Im 8. Kapitel wird unmittelbar nach der Steinigung des Stephanus erzählt: „An jenem Tag brach eine schwere Verfolgung über die Kirche in Jerusalem herein. Alle wurden in die Gegenden von Judäa und Samarien zerstreut, mit Ausnahme der Apostel. Fromme Männer bestatteten Stephanus … Saulus aber versuchte, die Kirche zu vernichten; er drang in die Häuser ein, schleppte Männer und Frauen fort und lieferte sie ins Gefängnis ein“ (Apg 8,1b-3).
Es gab weder eine gefestigte Anhängerschaft Jesu noch einen gefestigten Osterglauben, da bricht bereits eine schwere Verfolgung über diese Gruppe herein.

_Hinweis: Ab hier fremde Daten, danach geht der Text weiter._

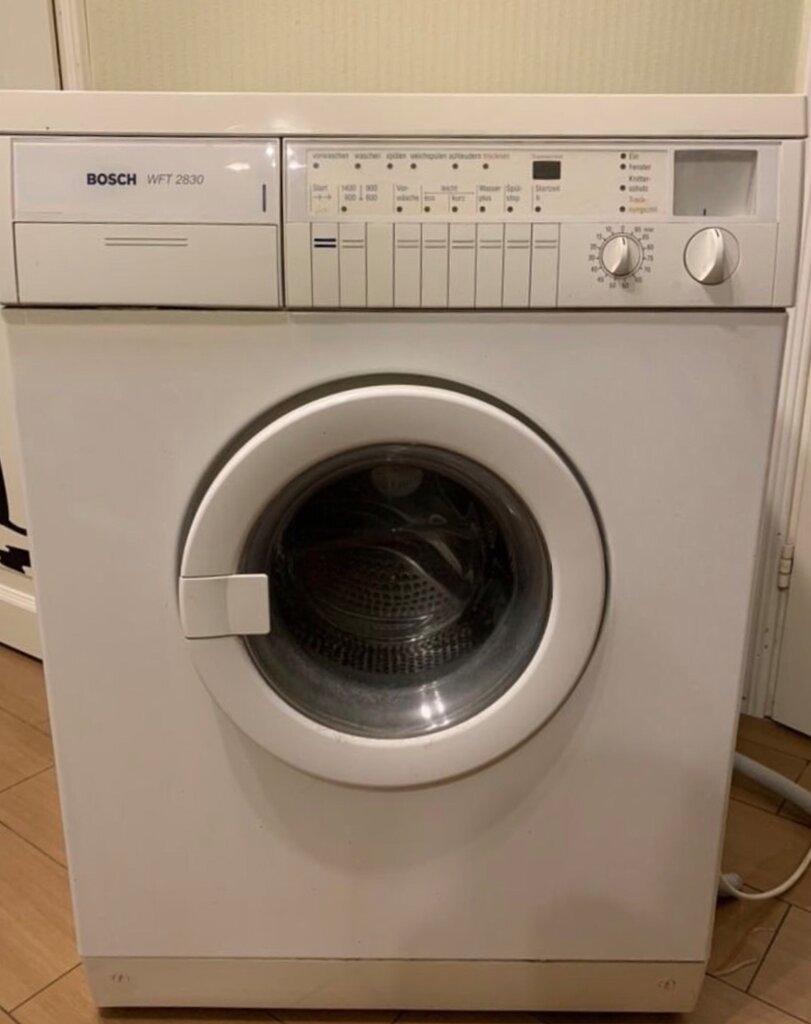 ремонт бытовой техники — Мастер стиральных машин — Краснознаменск, фото №1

Sie werden zerstreut und verfolgt. Die Erzählung vermittelt das Gefühl, dass sich mehr oder weniger die Bewegung in einem Auflösungsprozess befindet. Es gibt nur noch die Apostel in Jerusalem und einige Zerstreute, die das Evangelium zu verkünden versuchen. Es erhebt sich die bedrängende Frage: Hat die Gemeinschaft, diese werdende Kirche Zukunft? Vermutlich hätte damals niemand auf sie gewettet.
Die Apostelgeschichte zeigt dann auf, wie es weitergegangen ist, beziehungsweise wie dieser verbliebene „Rest“ weitermacht. Vielleicht können wir aus den Erzählungen den einen oder anderen Impuls für eine Kirche entnehmen, die sich in einem großen Umbruch befindet und im Moment niemand weiß, welche Gestalt sie in zwei oder drei Jahrzehnten haben wird.
Ein erstes, was auffällt: Am Beginn der Apostelgeschichte beim Pfingstereignis wird erzählt, dass die ganze Stadt zusammenströmt und der Predigt des Petrus lauscht. Nach der Vertreibung aus Jerusalem ist nicht mehr von Volksmassen die Rede, sondern es wird von Begegnungen mit einzelnen Personen oder kleineren Gruppen berichtet.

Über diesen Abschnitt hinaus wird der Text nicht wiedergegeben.